Contrasting Christian creatio ex nihilo and the Gītā’s “of the non-existent there is no coming-into-being” leaves us in a second “suspended middle” of differing rationalities and revelations. The question why there is anything at all and the peculiar logics of a peculiarly unanswerable question compound the task. We are suspended in a suspension. The tasks of comparative theology are not just theological. Therefore we need to develop a properly interreligious vocabulary.
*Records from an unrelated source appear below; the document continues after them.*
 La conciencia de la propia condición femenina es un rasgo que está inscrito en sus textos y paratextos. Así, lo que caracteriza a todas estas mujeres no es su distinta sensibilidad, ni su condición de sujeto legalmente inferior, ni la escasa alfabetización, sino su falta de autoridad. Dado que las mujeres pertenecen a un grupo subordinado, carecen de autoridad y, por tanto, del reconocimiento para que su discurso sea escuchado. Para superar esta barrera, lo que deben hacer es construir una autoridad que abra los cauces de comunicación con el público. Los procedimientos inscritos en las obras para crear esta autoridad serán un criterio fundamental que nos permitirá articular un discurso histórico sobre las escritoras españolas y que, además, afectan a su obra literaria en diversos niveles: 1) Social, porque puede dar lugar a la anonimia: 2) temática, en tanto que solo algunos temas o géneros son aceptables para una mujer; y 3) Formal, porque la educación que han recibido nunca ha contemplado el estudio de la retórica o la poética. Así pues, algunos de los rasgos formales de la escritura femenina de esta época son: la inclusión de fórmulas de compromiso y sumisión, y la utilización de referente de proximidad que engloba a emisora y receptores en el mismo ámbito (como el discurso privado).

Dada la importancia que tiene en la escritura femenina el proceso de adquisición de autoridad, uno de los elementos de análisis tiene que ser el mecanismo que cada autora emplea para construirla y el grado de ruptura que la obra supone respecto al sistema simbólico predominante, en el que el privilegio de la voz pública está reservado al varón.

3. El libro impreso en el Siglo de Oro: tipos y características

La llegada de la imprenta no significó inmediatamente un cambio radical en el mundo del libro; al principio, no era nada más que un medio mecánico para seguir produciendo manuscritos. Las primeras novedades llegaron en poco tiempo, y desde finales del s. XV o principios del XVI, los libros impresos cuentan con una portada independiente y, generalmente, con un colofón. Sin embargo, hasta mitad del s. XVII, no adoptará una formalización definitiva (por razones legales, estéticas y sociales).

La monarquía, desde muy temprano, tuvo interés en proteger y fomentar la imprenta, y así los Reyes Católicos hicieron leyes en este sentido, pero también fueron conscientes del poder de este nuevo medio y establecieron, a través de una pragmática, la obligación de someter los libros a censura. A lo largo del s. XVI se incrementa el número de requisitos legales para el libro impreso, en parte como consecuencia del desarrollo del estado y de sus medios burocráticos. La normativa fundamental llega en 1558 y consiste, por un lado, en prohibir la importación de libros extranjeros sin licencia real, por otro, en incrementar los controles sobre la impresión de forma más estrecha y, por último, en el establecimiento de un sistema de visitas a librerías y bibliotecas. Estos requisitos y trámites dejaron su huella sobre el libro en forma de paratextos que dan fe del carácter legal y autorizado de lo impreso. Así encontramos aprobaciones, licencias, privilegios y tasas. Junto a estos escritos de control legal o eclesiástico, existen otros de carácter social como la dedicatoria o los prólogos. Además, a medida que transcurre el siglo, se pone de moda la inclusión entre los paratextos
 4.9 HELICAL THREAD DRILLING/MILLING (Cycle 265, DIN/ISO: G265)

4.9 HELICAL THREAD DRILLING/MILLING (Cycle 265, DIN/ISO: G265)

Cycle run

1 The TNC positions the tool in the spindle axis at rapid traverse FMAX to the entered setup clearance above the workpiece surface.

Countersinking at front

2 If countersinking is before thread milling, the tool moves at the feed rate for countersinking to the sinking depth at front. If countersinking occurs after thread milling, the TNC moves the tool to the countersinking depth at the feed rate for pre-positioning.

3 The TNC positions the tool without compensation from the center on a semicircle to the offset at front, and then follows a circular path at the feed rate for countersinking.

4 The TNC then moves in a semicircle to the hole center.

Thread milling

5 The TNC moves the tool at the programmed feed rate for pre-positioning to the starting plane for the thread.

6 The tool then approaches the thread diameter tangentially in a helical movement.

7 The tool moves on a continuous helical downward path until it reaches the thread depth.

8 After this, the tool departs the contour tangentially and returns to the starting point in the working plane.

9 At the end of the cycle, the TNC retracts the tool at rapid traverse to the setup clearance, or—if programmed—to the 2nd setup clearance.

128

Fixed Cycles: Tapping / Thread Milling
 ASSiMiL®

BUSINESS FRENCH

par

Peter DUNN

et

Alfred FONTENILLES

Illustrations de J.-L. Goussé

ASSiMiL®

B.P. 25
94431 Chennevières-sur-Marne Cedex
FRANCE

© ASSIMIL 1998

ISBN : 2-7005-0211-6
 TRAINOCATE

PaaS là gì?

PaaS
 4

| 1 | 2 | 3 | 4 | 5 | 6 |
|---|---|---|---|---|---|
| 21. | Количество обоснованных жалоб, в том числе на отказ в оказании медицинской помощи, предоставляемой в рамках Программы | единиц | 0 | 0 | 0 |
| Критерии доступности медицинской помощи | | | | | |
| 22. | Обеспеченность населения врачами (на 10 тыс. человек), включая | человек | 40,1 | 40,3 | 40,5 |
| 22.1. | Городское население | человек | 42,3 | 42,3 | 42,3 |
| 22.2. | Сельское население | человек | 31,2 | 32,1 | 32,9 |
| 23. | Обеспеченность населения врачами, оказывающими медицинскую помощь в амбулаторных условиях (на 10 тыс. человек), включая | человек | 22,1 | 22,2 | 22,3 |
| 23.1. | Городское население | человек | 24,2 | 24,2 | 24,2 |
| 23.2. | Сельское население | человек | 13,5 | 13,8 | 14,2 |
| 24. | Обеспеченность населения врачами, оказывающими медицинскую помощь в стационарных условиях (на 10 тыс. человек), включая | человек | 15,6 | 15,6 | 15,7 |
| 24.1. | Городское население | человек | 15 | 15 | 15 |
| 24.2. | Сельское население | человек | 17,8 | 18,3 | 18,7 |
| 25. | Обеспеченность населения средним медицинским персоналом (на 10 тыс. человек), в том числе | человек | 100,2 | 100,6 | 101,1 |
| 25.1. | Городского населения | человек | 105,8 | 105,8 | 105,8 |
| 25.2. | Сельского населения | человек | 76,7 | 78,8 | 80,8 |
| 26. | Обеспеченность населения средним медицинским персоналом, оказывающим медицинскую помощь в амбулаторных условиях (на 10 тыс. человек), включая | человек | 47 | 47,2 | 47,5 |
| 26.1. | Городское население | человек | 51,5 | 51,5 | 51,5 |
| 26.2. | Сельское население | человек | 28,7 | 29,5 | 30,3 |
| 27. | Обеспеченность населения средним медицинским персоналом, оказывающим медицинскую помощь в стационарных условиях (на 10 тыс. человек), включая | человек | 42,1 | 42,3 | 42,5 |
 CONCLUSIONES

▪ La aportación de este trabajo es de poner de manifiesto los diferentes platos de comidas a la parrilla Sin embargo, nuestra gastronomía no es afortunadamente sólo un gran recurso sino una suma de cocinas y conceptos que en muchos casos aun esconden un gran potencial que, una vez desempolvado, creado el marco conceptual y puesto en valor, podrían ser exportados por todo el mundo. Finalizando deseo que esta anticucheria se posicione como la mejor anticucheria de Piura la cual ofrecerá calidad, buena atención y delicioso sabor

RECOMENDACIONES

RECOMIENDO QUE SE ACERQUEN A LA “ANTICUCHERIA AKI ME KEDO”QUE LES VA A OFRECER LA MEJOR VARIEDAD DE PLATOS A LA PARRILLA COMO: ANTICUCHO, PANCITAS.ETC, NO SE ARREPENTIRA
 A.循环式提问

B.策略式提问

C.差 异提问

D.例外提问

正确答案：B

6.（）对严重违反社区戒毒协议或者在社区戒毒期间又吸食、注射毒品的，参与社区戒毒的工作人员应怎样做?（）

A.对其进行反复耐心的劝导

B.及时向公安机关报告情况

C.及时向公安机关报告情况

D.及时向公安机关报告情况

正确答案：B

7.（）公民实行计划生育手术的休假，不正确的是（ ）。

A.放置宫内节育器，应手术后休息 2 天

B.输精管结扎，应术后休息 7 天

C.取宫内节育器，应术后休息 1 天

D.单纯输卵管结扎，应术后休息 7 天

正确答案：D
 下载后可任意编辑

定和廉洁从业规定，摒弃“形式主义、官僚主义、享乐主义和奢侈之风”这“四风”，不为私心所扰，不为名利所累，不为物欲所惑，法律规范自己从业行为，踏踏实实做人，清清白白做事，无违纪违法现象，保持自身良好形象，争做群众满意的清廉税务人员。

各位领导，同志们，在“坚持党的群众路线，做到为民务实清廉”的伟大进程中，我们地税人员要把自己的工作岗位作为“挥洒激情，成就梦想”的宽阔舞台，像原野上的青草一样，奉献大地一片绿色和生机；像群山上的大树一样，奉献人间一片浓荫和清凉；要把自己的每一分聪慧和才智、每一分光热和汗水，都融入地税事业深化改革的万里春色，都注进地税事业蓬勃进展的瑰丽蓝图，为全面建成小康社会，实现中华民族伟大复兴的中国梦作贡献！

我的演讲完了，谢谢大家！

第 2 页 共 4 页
Concluding Contrast: Seeing with a New Eye

Chapter two was a good place to begin reading, but should not end there. Kṛṣṇa’s answers to Arjuna’s questions lead in chapter ten to wonder at who Kṛṣṇa really is. He is clearly more than a mere chariot driver. Then in chapter eleven, Kṛṣṇa gives Arjuna a new eye to really see him.

“If, Lord, You think it possible for me to see that [form of Yours], O Lord of Yoga, then do reveal to me [Your] immutable self. The Blessed Lord said: O Son-of-Prithā, behold My forms, [which are] a hundredfold, a thousandfold, of varied kinds, divine, many-colored and many-shaped . . . Behold now, O Gudākesha, the whole universe, [with all] moving and unmoving [things], abiding as one here in My [cosmic] body, and whatever else you desire to see. Yet, you will not be able to see Me with your own [physical] eye. I will give you the divine eye . . . Then the son-of-Pandu saw the whole universe, divided manifold, abiding in the One, there in the body of the God of gods . . . The Blessed Lord said: Therefore you arise [and] win glory! Conquering the enemies, enjoy a prosperous kingdom! Verily, they are [all] slain by Me. Be [My] mere instrument, O Savyasācin!” [11:4-5, 8, 13, 33]

Non est finis legendi et quaerendi!

Daniel Sheridan is Professor of Theology at Saint Joseph’s College and former Director of the Online Theology Program.

[1]Parimal G. Patel, “A Hindu Theologian’s Response: A Prolegomenon to ‘Christian God, Hindu God,’’ in Francis X. Clooney, Hindu God, Christian God: How Reason Helps Break Down the Boundaries between Religions (New York: Oxford University Press, 2001), p. 192.

[2] Personal communication.

[3] Georg Feuerstein, with Brenda Feuerstein, trans. The Bhagavad Gita: A New Translation (Boston: Shambala, 2014).

[4] See the chapter entitled “Preference for the Negative” in Hajime Nakamura, Ways of Thinking of Eastern Peoples: India, China, Tibet, Japan (Honolulu: East-West Center Press, 1964), pp. 52-57.

[5] See my, “The Asymmetry of ‘Creation’ and ‘Origination’: Contrasts within Comparative Theology,” forthcoming in Journal of Hindu-Christian Studies.

[6] See Sara Grant, Toward An Alternative Theology: Confessions of a Non-Dualist Christian (Notre Dame, IN: University of Notre Dame Press, 2002); “The Contemporary Relevance of the Advaita of Sankaracarya” in Bradley J. Malkovsky ed., New Perspectives on Advaita Vedanta: Essays in Commemoration of Professor Richard De Smet, S.J. (Leiden: Brill, 2000), pp. 148-163; and David Burrell, Faith and Freedom: An Interfaith Perspective (Malden, MA: Blackwell Publishing, 2004).

[7]Summa Theologiae I, 45, 2, ad 2 and I.45.3.

[8] I.46.

[9] John Milbank, The Suspended Middle: Henri de Lubac and the Debate concerning the Supernatural (Grand Rapids, MI: Wm. Eerdmans Publishing Co, 2005).

[10]Martin Heidegger, An Introduction to Metaphysics (Garden City, NY: Doubleday, 1961 [1953]), p. 1.

[11]Hans Urs von Balthasar, Love Alone Is Credible (San Francisco: Ignatius Press, 2004 [1963], p. 143.